Date of Award
Campus Access Dissertation
Computer Science and Engineering
Access control systems must adjust to evolving business needs, such as accommodating new and modified business needs. These changes may require new skills or the modification of privileges users have in a given security system. Current access control models are not flexible enough to accommodate such changes. In the first part of this dissertation, we propose a business-oriented approach to support accurate and dynamic user-role assignments for the RBAC model. A novel aspect of this work is the agile adaptation of RBAC-based access control policies to changes in organizational needs, while reducing the burden of security administration.
Another important challenge we address in this dissertation is the problem of policy composition. In collaborative environments where resources must be shared across multiple sites and between different entities, access control policies of the participants must be composed in order to define a coherent policy. Developing automated policy composition frameworks that are sound and practical has however been a long-standing problem. The difficulty of this problem increases when the policies to compose are stated independently and by autonomous entities. The diversity of the policies to combine may lead to conflicts where two policies yield contradictory decisions. Thus, a crucial step when composing policies is to ensure these policies are compatible, that is they maintain similar levels of security. Our work aims thus at developing more advanced techniques to address policy conflicts. We propose a technique to compose access policies that are stated in XACML by independent entities. We provide a precise and non-ambiguous specification of the policies in logic form. We use a logic representation to build the foundations for a solid reasoning about the correctness and the soundness of the algorithms that we design to detect conflicts and the causes.

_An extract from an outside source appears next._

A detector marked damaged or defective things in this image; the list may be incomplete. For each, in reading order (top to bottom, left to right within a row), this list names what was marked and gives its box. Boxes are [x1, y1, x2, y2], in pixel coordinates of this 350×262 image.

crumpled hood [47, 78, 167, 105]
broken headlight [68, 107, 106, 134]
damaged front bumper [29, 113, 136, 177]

Finally, we propose a risk-adaptive access control model for managing human users requests for information on database systems. With this model, request to access information in a database is granted if doing so will not drastically degrade the performance of the system. On the contrary, our model proposes to the information requester a replacement query similar to the original request which when executed will provide acceptable answers without preventing the processing of other queries. In addition to being similar to the original request, this request is also safe i.e., it causes no performance issues, and secure i.e., access to the answer-set of the query is authorized to the requester. Compared to most of the existing query analysis techniques, the distinctive aspect of this model is that it decouples the process of analyzing the resources requirements of a request from its execution. Thereby, the execution of the request can be postponed in case it is considered to cause overhead.